### Problem set
1) Reproduce word for word the part of the NASCAR 2002 review that starts with "The AI drivers'" and goes on through "of that server.".
2) Carry the NASCAR 2002 review forward from its last sentence.

### Passage
---
The AI drivers' greatest attribute is their sense of accident avoidance. They don't discriminate, practicing this philosophy on both computer and human drivers. Yes, there will be computer vs. computer driver accidents, but they are no more frequent in the game than they are in real life. The short tracks seem to be their Achilles Heel, as they each have their own angles for hitting the apexes, and tend to be less accommodating of those who take a higher line.
Multiplayer racing is taken another level higher in NASCAR 2002. I've found the reliability of the connections on Sierra's multiplayer server to be very solid, by and large. Papyrus has expanded their options by offering both fixed and open setup loops. In a truly bold move, they've taken a stab at policing the action on their loops by anointing the first racer to enter the server as the "boss" of that server.
The boss has the authority to do everything from defining the next race on the open loops, to booting wreckers and other "undesirables" from the server. I questioned this move at first thinking that it would be giving carte blanche to a lot of megalomaniacs, but it has actually turned out quite well. I have yet to see a blatant abuse of this authority, and more often than not, the boss is too busy to racing to be preoccupied with doling out justice! Every now and then you'll get a boss who is dedicated to his or her task and civilized race results - it's quite refreshing to see.
---
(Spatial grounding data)
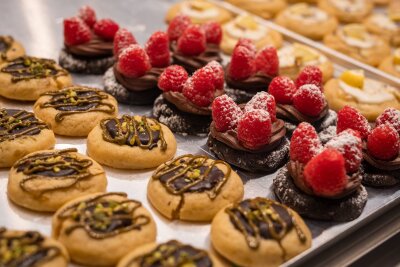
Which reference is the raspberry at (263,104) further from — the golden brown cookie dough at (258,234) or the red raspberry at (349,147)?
the golden brown cookie dough at (258,234)

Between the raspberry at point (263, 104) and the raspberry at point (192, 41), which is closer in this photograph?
the raspberry at point (263, 104)

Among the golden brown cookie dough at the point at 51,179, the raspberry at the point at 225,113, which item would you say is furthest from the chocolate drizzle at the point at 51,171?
the raspberry at the point at 225,113

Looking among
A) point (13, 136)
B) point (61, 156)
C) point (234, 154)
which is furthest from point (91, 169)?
point (234, 154)

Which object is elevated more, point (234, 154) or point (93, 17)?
point (93, 17)

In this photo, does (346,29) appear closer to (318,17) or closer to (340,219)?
(318,17)

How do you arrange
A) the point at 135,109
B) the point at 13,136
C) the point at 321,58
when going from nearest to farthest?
1. the point at 13,136
2. the point at 135,109
3. the point at 321,58

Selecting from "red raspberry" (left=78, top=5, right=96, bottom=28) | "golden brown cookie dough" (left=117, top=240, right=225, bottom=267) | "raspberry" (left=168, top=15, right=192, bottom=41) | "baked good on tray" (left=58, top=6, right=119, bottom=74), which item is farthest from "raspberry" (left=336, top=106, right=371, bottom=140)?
"red raspberry" (left=78, top=5, right=96, bottom=28)

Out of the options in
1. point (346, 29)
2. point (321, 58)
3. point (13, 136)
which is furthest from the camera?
point (346, 29)

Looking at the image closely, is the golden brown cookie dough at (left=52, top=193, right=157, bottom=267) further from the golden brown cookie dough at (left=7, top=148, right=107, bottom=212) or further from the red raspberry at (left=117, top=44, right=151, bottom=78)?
the red raspberry at (left=117, top=44, right=151, bottom=78)
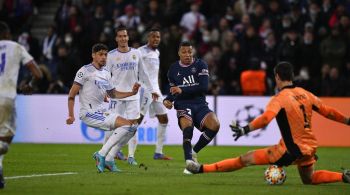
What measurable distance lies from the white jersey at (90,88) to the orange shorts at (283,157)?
3939mm

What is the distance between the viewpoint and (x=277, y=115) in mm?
12375

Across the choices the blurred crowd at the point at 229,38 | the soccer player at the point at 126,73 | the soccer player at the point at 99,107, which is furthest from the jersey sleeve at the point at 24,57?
the blurred crowd at the point at 229,38

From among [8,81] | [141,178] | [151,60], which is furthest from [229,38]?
[8,81]

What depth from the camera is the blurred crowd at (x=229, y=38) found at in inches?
971

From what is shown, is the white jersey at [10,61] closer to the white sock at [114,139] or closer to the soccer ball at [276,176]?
the white sock at [114,139]

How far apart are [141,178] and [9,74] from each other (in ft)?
9.32

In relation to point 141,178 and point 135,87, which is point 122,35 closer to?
point 135,87

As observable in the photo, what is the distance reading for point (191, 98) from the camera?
52.0ft

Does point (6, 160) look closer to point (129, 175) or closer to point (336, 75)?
point (129, 175)

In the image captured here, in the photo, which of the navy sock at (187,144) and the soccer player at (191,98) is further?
the soccer player at (191,98)

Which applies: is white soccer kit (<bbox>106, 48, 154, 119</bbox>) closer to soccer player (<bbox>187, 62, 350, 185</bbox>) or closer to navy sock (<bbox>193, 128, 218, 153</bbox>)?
navy sock (<bbox>193, 128, 218, 153</bbox>)

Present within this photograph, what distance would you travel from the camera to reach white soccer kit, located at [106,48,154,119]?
16344 mm

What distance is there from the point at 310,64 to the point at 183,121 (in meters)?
10.3

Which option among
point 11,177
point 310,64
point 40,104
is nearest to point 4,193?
point 11,177
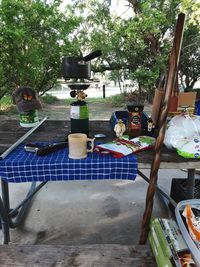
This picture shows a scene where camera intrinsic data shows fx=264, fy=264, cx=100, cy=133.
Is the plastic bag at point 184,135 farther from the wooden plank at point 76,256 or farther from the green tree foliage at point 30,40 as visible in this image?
the green tree foliage at point 30,40

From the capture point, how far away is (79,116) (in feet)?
4.91

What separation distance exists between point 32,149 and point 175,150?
0.73m

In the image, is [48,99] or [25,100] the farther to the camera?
[48,99]

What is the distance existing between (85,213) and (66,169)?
3.93 feet

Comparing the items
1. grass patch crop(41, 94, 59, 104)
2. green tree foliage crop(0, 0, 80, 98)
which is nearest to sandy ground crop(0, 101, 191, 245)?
green tree foliage crop(0, 0, 80, 98)

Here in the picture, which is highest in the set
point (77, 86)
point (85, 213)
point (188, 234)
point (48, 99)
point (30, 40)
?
point (30, 40)

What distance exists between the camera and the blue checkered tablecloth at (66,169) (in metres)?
1.20

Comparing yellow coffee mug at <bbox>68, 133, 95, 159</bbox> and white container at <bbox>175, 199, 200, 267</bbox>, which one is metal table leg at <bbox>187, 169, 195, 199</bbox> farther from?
yellow coffee mug at <bbox>68, 133, 95, 159</bbox>

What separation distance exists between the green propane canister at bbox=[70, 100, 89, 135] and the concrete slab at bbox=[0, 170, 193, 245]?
889 millimetres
---
### Expected responses
1)
The AI drivers' greatest attribute is their sense of accident avoidance. They don't discriminate, practicing this philosophy on both computer and human drivers. Yes, there will be computer vs. computer driver accidents, but they are no more frequent in the game than they are in real life. The short tracks seem to be their Achilles Heel, as they each have their own angles for hitting the apexes, and tend to be less accommodating of those who take a higher line.
Multiplayer racing is taken another level higher in NASCAR 2002. I've found the reliability of the connections on Sierra's multiplayer server to be very solid, by and large. Papyrus has expanded their options by offering both fixed and open setup loops. In a truly bold move, they've taken a stab at policing the action on their loops by anointing the first racer to enter the server as the "boss" of that server.

2)
Damage is usually a key factor in NASCAR racing. NASCAR 2002 makes another significant advance with its damage modeling. Not only is the graphical depiction of the damage more vivid, its complexity has expanded to reflect a wider variety of effects. The afflicted areas look less like missing or disturbed polygons, and more like crumpled or shredded sheet metal. What truly seals the deal is the way this visible damage translates into difficulty handling and sustaining the car. The aerodynamic effects of a deformed body are a bit more punitive than NASCAR 4, while suspension maladies translate into more proportional instability, particularly coming out of turns. The very same car that may have understeered coming out of turn 2 in your in the previous lap may very well oversteer in the next, following what seemed to be an inconsequential collision. Ultimately, this could prove to be a deterrent for over-aggressive racing in online races, as drivers have to weigh the risks a bit more seriously.
Papyrus added two new features to NASCAR 2002 that should not be overlooked: Driving Lessons and Track Tours. "Driving lessons" is actually a bit of a misnomer; there's a lot more to this feature than mere driving lessons. You'll get video lessons on car handling, race and pit tactics, and car setup. The track tours provide the viewer with some historical information about the track, followed by an instructional trip around the track, narrated by Darrell Waltrip. The tours are professionally delivered, educational, and could easily stand with the Driving Lessons on their own as a unique product. Novices would serve themselves well to view these tours before setting out on the track, but there's enough information to benefit even the most grizzled veteran.